Bubble trouble brewing for shiny China penny stocks

By Clement Tan

HONG KONG, Oct 9 (Reuters) – When it comes to mainland Chinese stocks this year, small is hot.

Up nearly 80 percent in 2013, Shenzhen-listed penny stocks have outperformed a moribund broader market in a big way. But fears are growing that the market is looking ripe for a correction.

Retail investors chasing outsized returns have aggressively pushed small-cap stocks higher, which is much harder to do on large-cap stocks. There are signs that institutional investors are also in the game, prodding penny stocks to record highs.

However, concerns are growing that stock valuations have gone too far ahead of earnings. Investors would also be disappointed if their high expectations of major economic reforms are not met when the ruling Communist Party holds its key policy meeting in November.

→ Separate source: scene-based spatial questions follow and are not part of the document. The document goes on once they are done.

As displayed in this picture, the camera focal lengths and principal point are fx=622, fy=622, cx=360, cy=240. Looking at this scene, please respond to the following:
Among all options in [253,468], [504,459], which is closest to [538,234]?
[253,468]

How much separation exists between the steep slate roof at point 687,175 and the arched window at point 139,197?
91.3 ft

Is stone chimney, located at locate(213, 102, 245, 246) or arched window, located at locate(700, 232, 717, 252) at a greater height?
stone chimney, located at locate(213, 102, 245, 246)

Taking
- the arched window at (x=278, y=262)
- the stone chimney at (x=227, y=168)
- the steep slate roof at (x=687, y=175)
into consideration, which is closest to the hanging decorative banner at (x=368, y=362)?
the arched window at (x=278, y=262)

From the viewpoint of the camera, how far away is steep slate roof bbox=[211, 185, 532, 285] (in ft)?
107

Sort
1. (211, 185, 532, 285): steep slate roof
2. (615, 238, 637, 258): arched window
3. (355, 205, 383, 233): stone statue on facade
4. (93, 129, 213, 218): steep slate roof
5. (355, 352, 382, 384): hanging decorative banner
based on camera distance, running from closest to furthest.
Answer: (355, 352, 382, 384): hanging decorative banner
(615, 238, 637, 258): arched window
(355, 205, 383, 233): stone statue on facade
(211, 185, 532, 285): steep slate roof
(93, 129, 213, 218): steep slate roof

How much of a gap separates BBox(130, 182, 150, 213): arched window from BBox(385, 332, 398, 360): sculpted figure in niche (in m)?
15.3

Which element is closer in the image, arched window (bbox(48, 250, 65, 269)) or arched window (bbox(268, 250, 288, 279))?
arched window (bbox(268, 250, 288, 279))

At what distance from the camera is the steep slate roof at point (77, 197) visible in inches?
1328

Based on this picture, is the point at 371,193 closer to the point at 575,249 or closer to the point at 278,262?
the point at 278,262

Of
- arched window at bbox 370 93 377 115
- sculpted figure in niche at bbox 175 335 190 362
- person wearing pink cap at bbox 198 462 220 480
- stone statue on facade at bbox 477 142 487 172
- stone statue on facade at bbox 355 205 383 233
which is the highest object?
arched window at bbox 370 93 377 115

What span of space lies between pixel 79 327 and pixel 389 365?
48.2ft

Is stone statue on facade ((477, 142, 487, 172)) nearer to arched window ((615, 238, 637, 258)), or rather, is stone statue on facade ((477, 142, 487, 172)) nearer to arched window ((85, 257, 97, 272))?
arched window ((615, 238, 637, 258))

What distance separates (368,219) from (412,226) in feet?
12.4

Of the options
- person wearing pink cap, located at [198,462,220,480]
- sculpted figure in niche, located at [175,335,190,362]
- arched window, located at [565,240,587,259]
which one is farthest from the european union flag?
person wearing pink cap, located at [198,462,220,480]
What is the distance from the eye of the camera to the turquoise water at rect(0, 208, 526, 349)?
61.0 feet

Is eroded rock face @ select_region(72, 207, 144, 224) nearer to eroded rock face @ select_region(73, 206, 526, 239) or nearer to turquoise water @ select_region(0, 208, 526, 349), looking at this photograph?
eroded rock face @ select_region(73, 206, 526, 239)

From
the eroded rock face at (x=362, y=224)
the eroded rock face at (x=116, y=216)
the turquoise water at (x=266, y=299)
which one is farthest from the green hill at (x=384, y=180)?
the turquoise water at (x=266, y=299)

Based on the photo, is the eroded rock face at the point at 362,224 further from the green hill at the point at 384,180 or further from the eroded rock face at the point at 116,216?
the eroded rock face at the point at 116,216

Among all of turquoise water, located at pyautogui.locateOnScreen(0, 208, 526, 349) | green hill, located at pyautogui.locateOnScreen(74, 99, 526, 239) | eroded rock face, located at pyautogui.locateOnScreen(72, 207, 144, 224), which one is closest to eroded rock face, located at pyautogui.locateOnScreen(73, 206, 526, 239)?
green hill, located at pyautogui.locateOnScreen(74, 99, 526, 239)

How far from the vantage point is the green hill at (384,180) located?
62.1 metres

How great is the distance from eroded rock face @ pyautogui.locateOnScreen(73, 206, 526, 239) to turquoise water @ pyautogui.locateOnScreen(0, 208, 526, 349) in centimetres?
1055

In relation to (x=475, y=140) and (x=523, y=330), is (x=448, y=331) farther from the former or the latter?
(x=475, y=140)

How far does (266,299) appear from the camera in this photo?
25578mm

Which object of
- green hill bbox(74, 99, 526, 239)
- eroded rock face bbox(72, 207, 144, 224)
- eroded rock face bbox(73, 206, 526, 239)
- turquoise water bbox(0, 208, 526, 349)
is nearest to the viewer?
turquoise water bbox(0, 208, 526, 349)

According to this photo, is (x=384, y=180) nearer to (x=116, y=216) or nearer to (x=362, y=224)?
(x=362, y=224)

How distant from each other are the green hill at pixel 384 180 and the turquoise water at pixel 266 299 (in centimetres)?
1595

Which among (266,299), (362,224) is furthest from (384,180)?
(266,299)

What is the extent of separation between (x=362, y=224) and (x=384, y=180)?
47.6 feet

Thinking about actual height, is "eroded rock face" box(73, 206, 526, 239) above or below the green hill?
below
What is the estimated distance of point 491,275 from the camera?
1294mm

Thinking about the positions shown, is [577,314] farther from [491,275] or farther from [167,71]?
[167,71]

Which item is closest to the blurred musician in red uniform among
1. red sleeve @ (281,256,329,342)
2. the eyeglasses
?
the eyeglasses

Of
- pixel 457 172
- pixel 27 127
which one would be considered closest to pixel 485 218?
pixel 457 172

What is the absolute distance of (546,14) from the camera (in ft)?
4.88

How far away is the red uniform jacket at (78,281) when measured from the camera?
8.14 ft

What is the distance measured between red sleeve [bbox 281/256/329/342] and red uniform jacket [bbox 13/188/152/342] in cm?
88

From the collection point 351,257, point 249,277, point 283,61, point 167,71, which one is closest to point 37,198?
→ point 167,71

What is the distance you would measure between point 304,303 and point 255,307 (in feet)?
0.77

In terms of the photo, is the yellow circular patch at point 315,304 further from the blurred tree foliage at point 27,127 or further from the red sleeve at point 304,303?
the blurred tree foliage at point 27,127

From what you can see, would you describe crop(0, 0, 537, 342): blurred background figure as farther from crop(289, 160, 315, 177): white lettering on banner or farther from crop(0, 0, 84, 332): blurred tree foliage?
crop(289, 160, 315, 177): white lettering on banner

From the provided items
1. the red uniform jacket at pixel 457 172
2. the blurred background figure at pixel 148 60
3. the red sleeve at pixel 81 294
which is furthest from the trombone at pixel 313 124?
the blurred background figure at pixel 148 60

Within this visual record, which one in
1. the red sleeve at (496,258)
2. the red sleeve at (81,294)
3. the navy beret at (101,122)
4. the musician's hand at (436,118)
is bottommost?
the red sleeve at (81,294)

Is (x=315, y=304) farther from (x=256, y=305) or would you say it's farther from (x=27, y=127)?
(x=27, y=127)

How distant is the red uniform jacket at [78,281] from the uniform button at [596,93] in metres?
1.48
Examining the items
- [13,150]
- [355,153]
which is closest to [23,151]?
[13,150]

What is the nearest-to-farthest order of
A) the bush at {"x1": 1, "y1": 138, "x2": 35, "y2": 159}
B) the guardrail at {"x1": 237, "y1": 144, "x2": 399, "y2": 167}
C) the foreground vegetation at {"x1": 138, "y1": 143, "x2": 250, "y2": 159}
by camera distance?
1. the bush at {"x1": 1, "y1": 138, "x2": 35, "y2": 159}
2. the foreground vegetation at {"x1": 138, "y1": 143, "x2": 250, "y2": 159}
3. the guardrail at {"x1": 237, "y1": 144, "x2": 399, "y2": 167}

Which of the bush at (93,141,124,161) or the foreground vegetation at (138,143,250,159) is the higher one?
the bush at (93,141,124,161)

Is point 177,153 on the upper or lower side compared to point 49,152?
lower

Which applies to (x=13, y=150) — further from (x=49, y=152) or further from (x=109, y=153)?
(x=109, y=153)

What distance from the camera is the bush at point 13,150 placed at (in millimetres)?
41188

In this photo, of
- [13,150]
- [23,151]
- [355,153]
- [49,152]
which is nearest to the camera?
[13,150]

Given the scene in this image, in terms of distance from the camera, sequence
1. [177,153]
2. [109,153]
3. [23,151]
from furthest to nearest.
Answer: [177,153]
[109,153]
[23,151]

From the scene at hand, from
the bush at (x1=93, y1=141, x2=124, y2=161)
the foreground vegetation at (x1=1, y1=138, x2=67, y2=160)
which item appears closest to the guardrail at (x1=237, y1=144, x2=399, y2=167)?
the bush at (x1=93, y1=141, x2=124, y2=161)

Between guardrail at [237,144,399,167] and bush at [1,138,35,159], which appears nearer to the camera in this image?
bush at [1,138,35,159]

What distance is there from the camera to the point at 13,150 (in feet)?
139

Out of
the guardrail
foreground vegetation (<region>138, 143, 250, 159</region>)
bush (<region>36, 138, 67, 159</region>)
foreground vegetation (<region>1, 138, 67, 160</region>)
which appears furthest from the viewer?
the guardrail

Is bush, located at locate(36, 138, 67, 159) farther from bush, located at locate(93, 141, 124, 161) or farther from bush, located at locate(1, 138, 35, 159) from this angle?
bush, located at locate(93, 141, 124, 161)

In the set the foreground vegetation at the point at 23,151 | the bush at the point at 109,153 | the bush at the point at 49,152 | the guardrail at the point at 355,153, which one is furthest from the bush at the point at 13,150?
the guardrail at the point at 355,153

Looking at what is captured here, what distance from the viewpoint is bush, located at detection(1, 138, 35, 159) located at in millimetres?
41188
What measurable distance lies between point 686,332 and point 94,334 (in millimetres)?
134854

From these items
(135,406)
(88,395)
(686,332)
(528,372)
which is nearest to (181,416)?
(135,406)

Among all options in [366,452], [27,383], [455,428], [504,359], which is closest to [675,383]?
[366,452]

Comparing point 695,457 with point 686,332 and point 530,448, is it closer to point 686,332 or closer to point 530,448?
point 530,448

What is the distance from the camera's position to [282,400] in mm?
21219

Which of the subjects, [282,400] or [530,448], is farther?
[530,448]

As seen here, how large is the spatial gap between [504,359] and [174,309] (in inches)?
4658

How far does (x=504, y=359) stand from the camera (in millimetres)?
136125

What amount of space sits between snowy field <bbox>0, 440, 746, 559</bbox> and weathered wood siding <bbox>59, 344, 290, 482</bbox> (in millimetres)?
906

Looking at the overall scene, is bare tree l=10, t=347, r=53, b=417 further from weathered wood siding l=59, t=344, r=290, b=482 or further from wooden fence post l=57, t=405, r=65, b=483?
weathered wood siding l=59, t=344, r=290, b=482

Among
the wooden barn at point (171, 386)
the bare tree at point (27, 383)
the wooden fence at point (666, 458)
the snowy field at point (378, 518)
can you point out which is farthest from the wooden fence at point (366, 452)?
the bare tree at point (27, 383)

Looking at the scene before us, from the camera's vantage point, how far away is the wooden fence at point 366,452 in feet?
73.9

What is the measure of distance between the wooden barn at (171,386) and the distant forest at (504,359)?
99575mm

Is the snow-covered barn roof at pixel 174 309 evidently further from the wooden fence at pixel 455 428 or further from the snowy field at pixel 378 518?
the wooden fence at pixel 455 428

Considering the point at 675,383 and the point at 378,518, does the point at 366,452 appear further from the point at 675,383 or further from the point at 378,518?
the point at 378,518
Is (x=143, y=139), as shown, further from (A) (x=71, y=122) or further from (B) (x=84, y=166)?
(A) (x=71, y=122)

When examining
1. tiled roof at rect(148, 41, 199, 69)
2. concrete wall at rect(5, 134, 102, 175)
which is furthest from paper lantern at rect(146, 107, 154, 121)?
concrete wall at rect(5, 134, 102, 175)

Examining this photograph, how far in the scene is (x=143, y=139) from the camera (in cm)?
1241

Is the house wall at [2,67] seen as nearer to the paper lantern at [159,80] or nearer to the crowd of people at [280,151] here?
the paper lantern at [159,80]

The Nasdaq-styled ChiNext Composite Index of mainly high growth, high tech counters listed in Shenzhen and only came into being in 2010, is now trading at 55 times its price-to-earnings (PE) ratio.

This is almost four times the 14.8 times PE ratio that the CSI300 of the biggest Shanghai and Shenzhen A-share listings, which is down about 3 percent on the year. Mid-cap counters have also similarly outperformed.

“It’s definitely a bubble for some of these small-caps, but not true for all of them,” Heather Hsu, CLSA-Fortune Securities A-share strategist, told an investment conference in Hong Kong late last month.